Dáil debates

Wednesday, 14 June 2017

Appointment of Taoiseach and Nomination of Members of Government

 

4:45 pm

Photo of Eamon RyanEamon Ryan (Dublin Bay South, Green Party) | Oireachtas source

No, it is just that rural development is something we need to get right. My mother comes from a town Deputy Creed knows well. All points from there to Gougane Barra and in between are as important to us as anywhere in south Dublin. Rural development is key to what the Government needs to get right. I am concerned at the nature of the change in that regard. I very much welcome the arrival of the Minister of State, Deputy Eoghan Murphy - that phrase has a nice ring to it - into his position. I would have thought that he would have a key role in terms of rural development. My understanding the direction being taken with the national planning framework, as it was devised by the Minister, Deputy Coveney, was that the question would be put back to rural Ireland, as well as towns and cities across the country, as to how they were going to develop as part of a new national plan. My understanding was that was the key planning change from the original strategic plan we were going to carry out .
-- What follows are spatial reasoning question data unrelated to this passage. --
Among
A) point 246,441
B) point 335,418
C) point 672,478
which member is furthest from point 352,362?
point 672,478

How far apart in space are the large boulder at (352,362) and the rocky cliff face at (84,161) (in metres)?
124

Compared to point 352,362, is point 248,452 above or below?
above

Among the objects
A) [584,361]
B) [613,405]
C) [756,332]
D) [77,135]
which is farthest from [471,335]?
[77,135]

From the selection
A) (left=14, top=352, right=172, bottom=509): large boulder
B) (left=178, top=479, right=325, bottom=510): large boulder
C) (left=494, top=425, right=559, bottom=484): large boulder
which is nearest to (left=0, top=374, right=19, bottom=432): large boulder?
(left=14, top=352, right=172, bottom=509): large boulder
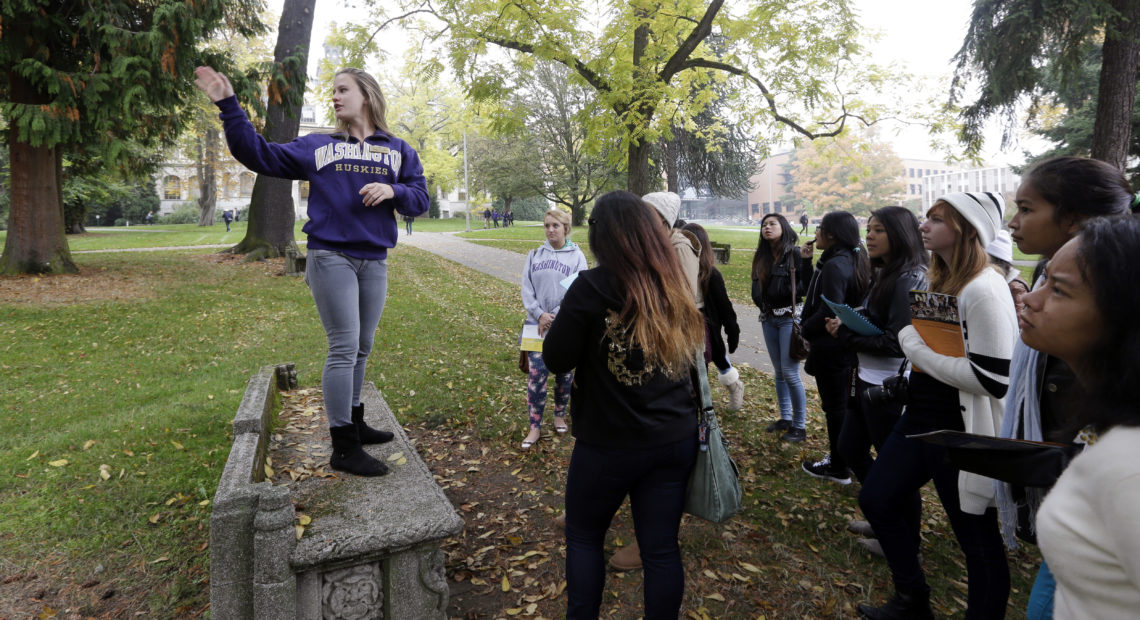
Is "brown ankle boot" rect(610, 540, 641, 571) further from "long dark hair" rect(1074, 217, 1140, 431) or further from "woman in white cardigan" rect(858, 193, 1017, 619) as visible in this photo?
"long dark hair" rect(1074, 217, 1140, 431)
My concern is that I am not too sure how we will do that when there are now several Ministers responsible, namely, a Minister for Community and Rural Affairs, a Minister for Agriculture, Food and the Marine, who has a role and a Minister for Culture, who also has a critical role. I am not too sure that dividing that Department into two is the right thing; in fact I think it is the wrong thing. It makes the culture Ministry too small and that cultural element will be missing from rural development. I do not see it working. Given that the creation of a new Minister for Housing, Planning and Local Government and a new Minister for Community and Rural Affairs is the key - and really only - change from the previous Cabinet, this is not an insignificant issue. I am interested to see how that will work but it has to work. It has to connect to what we will do in the national capital plan review and the national climate dialogue.
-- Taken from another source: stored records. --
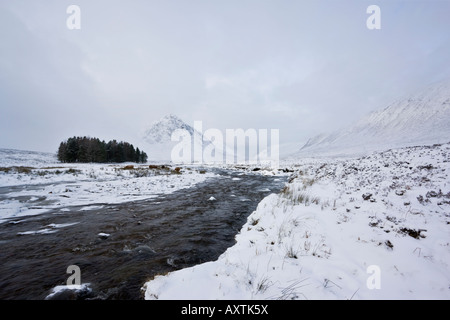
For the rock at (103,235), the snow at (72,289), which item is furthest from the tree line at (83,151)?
the snow at (72,289)

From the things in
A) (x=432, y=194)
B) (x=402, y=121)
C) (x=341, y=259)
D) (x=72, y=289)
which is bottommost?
(x=72, y=289)

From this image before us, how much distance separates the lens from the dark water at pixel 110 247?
12.1ft

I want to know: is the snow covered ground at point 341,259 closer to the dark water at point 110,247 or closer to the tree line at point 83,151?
the dark water at point 110,247

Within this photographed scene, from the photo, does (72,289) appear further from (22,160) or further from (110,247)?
(22,160)

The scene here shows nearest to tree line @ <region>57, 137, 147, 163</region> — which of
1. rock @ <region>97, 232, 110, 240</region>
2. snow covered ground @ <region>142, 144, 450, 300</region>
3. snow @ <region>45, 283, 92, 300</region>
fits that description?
rock @ <region>97, 232, 110, 240</region>

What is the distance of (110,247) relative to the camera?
5.21m

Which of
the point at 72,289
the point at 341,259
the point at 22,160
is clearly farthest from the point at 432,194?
the point at 22,160

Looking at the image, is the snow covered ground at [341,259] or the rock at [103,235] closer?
the snow covered ground at [341,259]

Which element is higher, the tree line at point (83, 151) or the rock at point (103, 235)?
the tree line at point (83, 151)

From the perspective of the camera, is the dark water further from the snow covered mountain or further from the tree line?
the snow covered mountain

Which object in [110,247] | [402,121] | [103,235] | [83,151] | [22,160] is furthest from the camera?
[402,121]
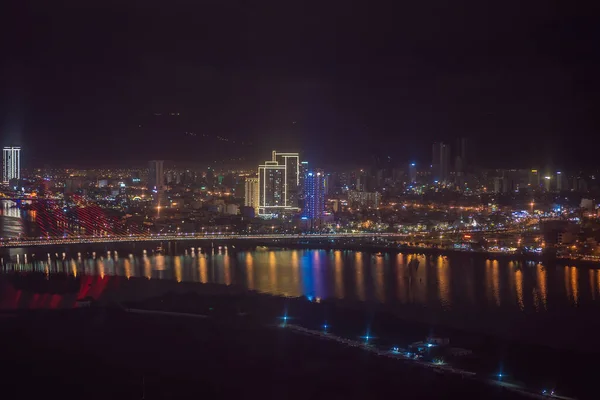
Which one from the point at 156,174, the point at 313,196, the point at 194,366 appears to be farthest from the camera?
the point at 156,174

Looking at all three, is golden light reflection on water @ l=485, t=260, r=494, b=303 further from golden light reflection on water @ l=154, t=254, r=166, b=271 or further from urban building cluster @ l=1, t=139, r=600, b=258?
golden light reflection on water @ l=154, t=254, r=166, b=271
The reason I mentioned a rural-green alliance is because that is the nature of what is needed. Regarding what I said earlier about us making this leap and taking this whole climate change issue seriously, I say to the Minister, Deputy Creed, that farmers are the front line. I had a meeting with Teagasc and 250 of the top farmers last week. We absolutely saw eye to eye. We recognised that they are the front-line key scientists and they have to be the people tackling climate change. This is a rural development issue as much as anything else. I simply do not see in the Cabinet reconstruction how that is going to work. Perhaps it will. If I am proven wrong and the incoming Minister, Deputy Ring, works with the incoming Minister, Deputy Eoghan Murphy, and with the Minister, Deputy Creed, then I will step back and say "fair play, you have done it". I have concerns, however. I am not sure what is the strategic thinking behind those new Departments. I am not sure what the culture Ministry is doing out on its own or what the rural development Ministry is doing, if it is not doing Deputy Eoghan Murphy's new job, which is this whole planning issue about how we develop and particularly how we develop towns. Rural development is not just about farming. It is about Boyle, County Roscommon, Macroom, County Cork and Charleville and every other town.